Brief:
Could you output every record below exactly, leaving out the pictures?

[Collected data entries]
-- Opening Marker --
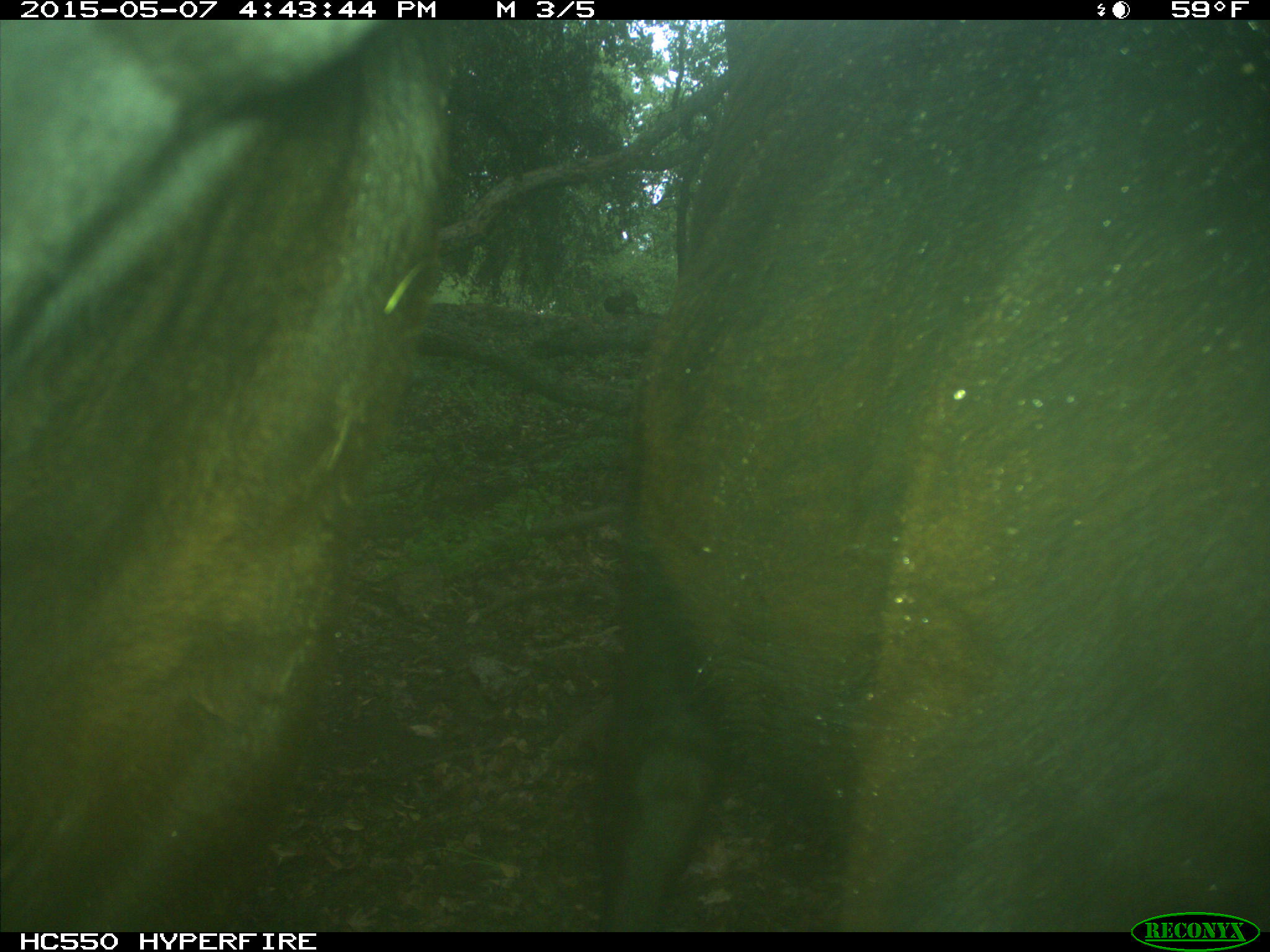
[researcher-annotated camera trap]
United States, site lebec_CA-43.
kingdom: Animalia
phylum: Chordata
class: Mammalia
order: Artiodactyla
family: Bovidae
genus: Bos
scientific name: Bos taurus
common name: domestic cow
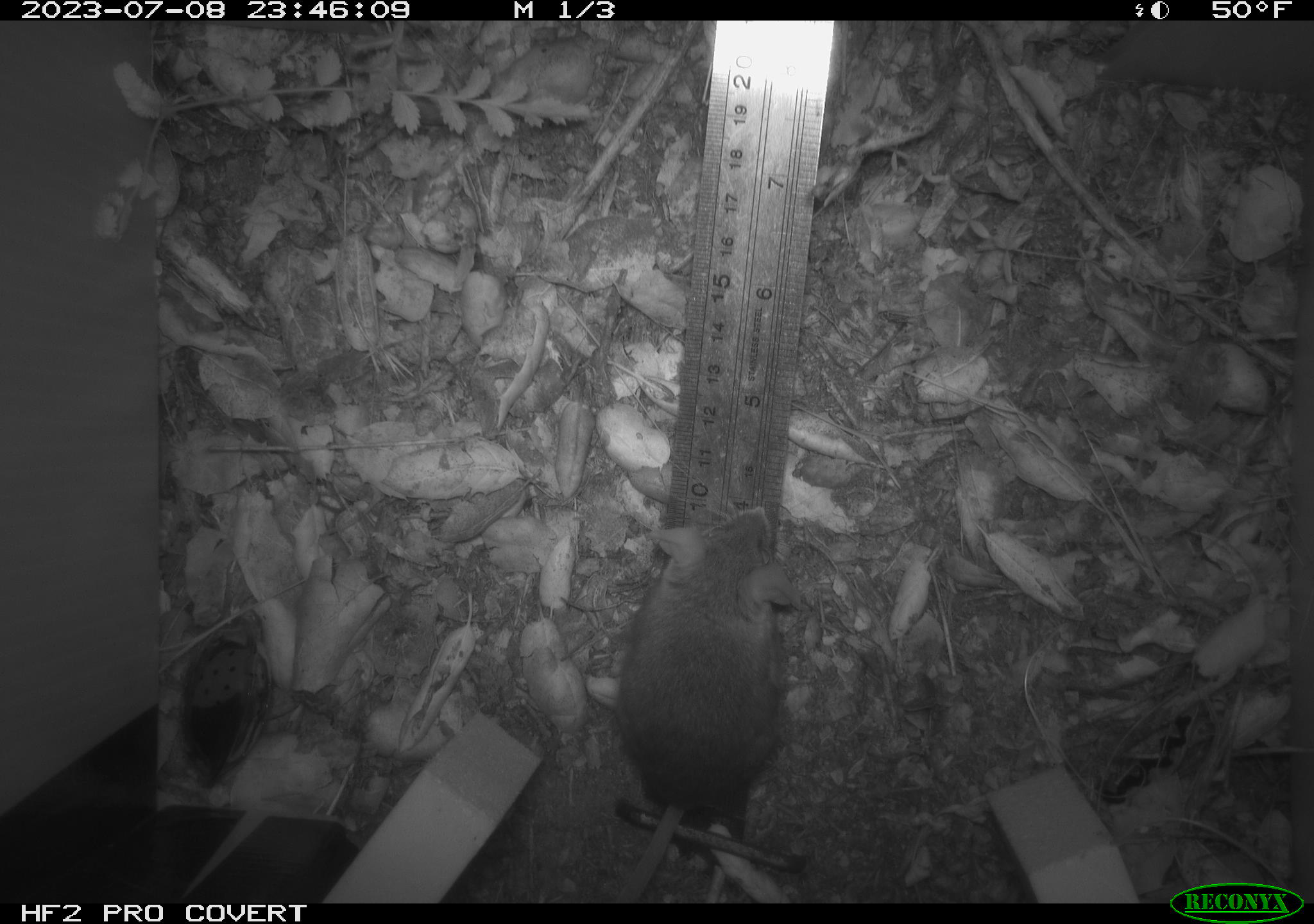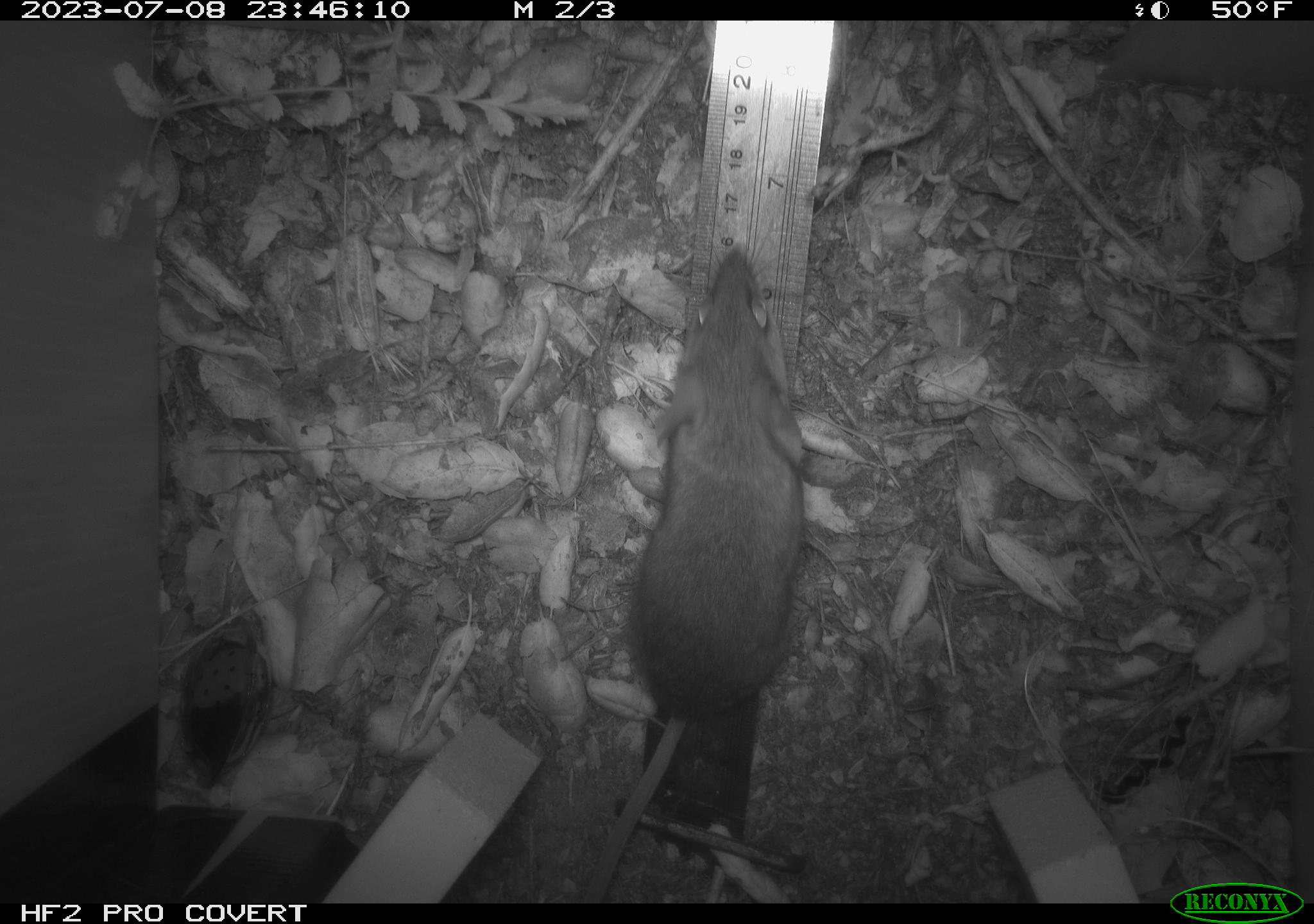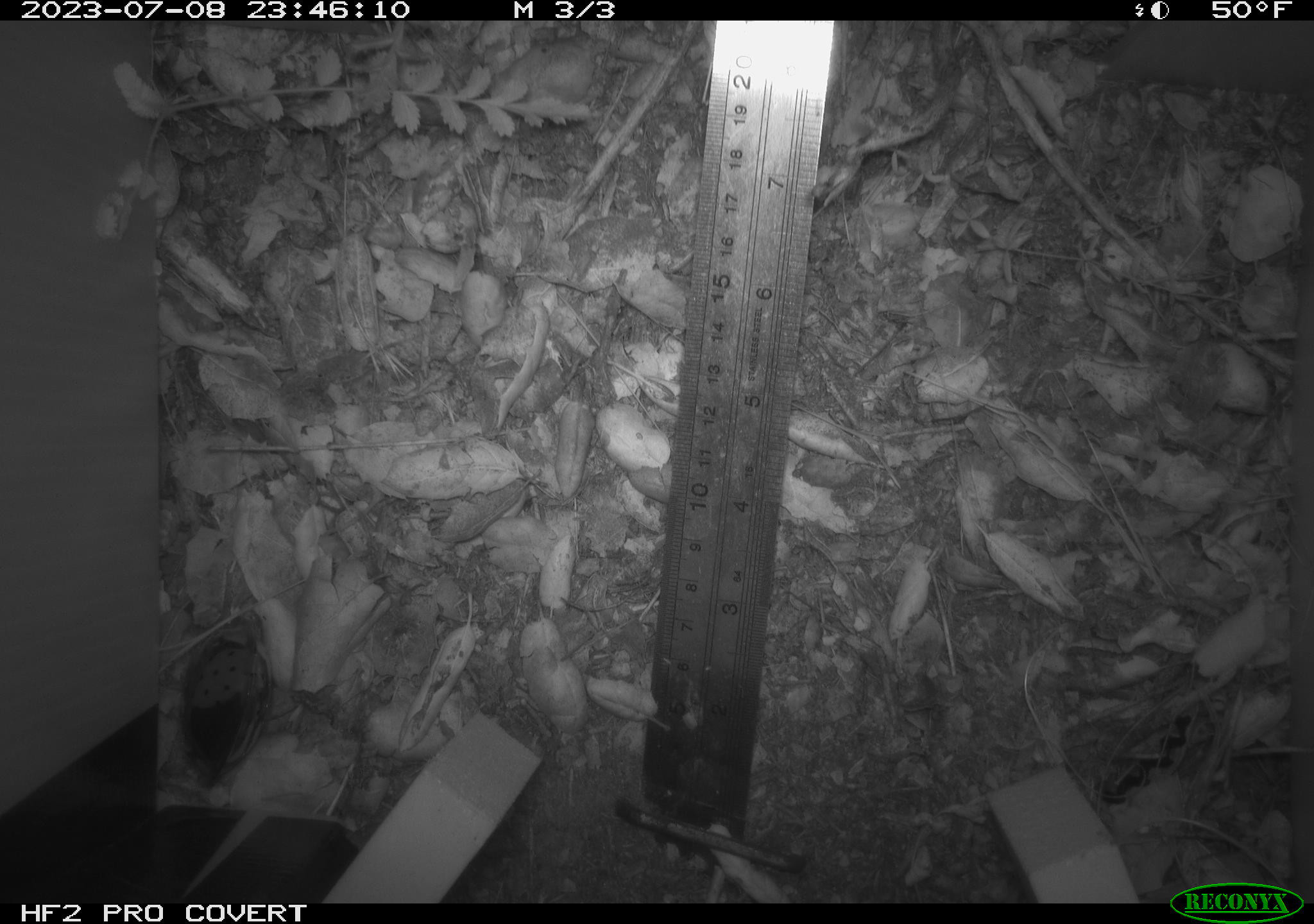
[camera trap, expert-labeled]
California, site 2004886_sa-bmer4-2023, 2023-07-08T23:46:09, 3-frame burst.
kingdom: Animalia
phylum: Chordata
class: Mammalia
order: Rodentia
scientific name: Rodentia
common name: mouse species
Mouse species (Rodentia).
-- Closing Marker --
Answer to the problem:
[researcher-annotated camera trap]
United States, site lebec_CA-43.
kingdom: Animalia
phylum: Chordata
class: Mammalia
order: Artiodactyla
family: Bovidae
genus: Bos
scientific name: Bos taurus
common name: domestic cow
[camera trap, expert-labeled]
California, site 2004886_sa-bmer4-2023, 2023-07-08T23:46:09, 3-frame burst.
kingdom: Animalia
phylum: Chordata
class: Mammalia
order: Rodentia
scientific name: Rodentia
common name: mouse species
Mouse species (Rodentia).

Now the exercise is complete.